The stranger looked over his shoulder, out toward the sea, where waves were still breaking in the brisk onshore wind.

“I was at sea for sixteen days,” he said in a dazed voice.

“Did your ship sink?”

Thegea said, “Are you a fisherman?”

“Obviously he isn't a fisherman,” Nausicaa snapped.

“I had a raft,” the man said. “I made a raft.” Suddenly his knees sagged, and he pitched forward. Nausicaa sprang toward him and gripped his arm as he fell. She found herself cradling his head. His hair and beard were soft. It was a moment before his eyes opened again, blue and unfocused.

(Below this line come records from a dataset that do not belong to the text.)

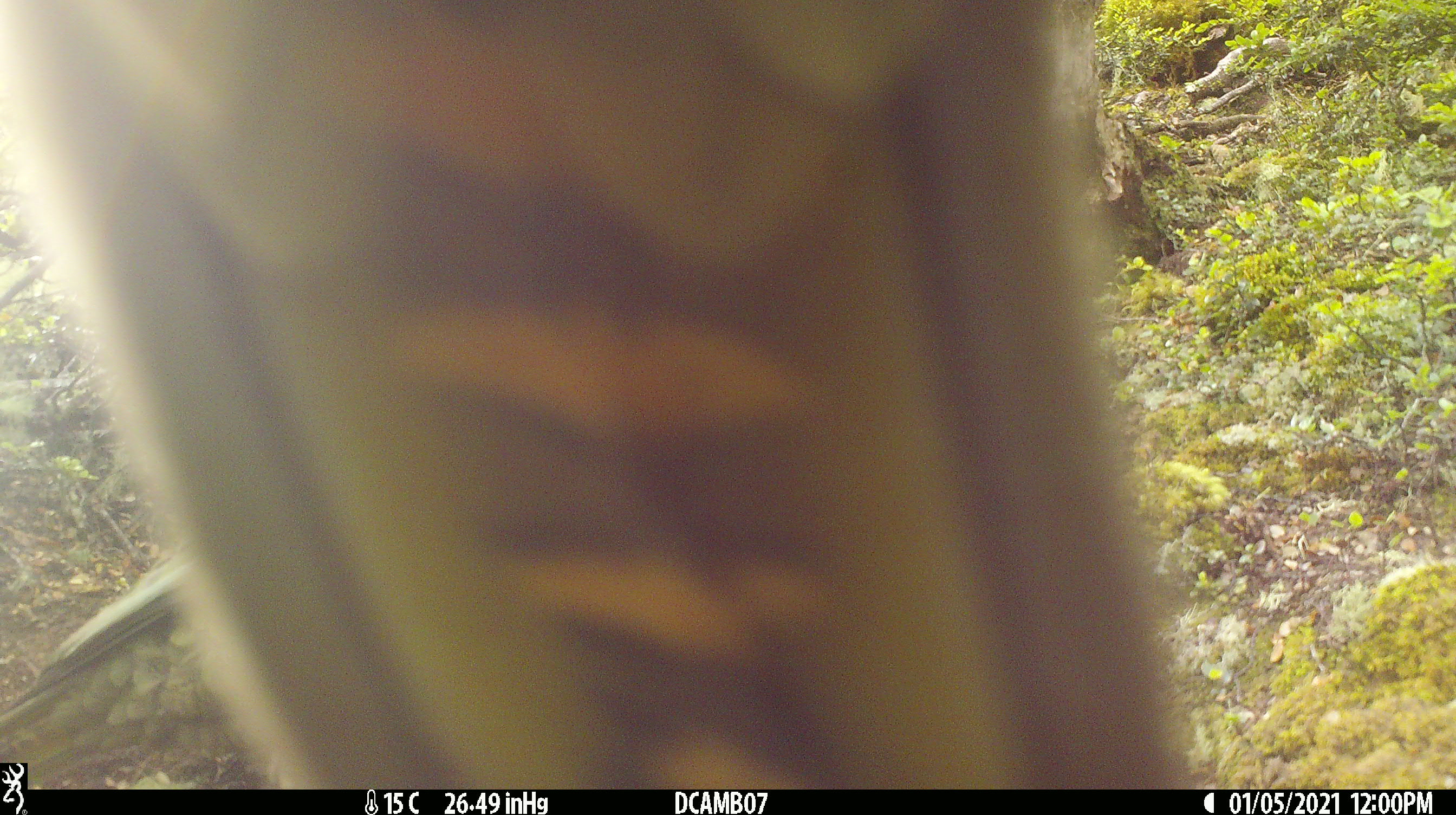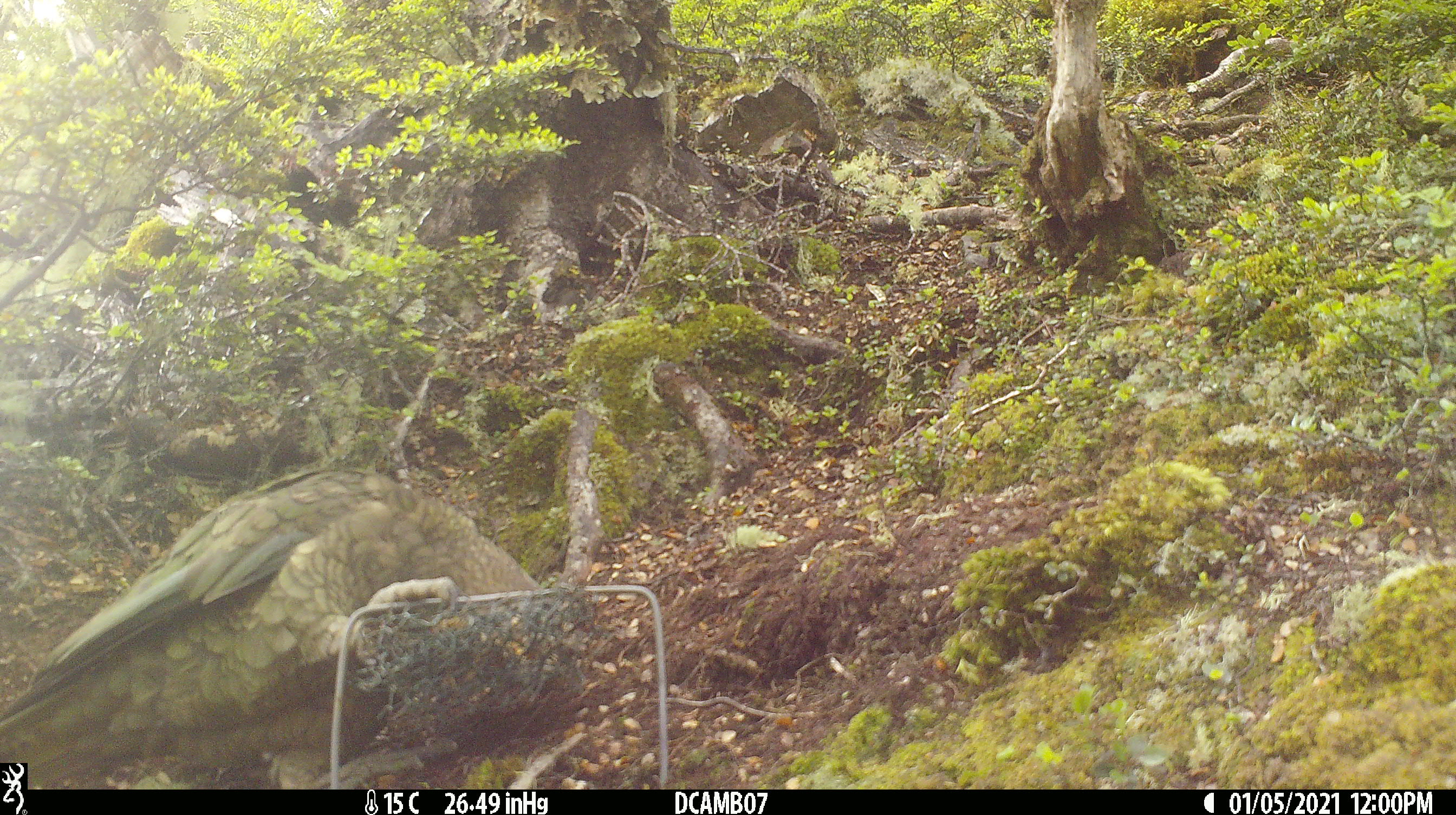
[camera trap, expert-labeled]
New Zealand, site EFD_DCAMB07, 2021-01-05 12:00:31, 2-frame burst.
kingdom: Animalia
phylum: Chordata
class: Aves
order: Psittaciformes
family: Strigopidae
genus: Nestor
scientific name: Nestor notabilis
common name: kea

“You're weak,” she said. “We must get you to my father's house.”

“I can walk.”

“We've got a wagon.”

It took two of them to help him into the wagon. Driving back to town, Nausicaa grew thoughtful. It was all very well to turn up in Phaeacia with a handsome stranger. That had happened really quite often in her dreams. But in real life it was a
bit awkward. She knew how people talked. Girls weren't supposed to be on their own with men other than their brothers and close relatives. She was confident she wouldn't get in any trouble, but she didn't want to be teased afterward. She hated being teased.

She turned the wagon in by the back way, the track leading to the side of the courtyard. There she helped the stranger down from the wagon. His wounded leg almost gave under him.

“This way,” Nausicaa said. “I'll take you to my father and mother. Lean on me.”

A
lcinous, chief of Phaeacia, disliked interruptions. When he was working a problem through—his accounts, for instance—he needed to work them through to the end, balance weight of cloth against number of ships, length of journey, size of crew, and know that it all made sense. Interruptions caused mistakes. Mistakes caused loss.

His wife, Arete, knew that. She knew to keep spinning, for hours on end if need be, without talking, and the patient clack of the spinning wheel was oddly soothing to Alcinous's thoughts, suggesting that they too had the regularity and precision of a machine. Only when he sat back from the counting-frame with a particular sigh and pressed his two palms together
did she smile and say something—usually a quiet question about the nature of his calculations, which allowed him to explain it all to her, doubling his satisfaction. She was, in every way, the perfect wife.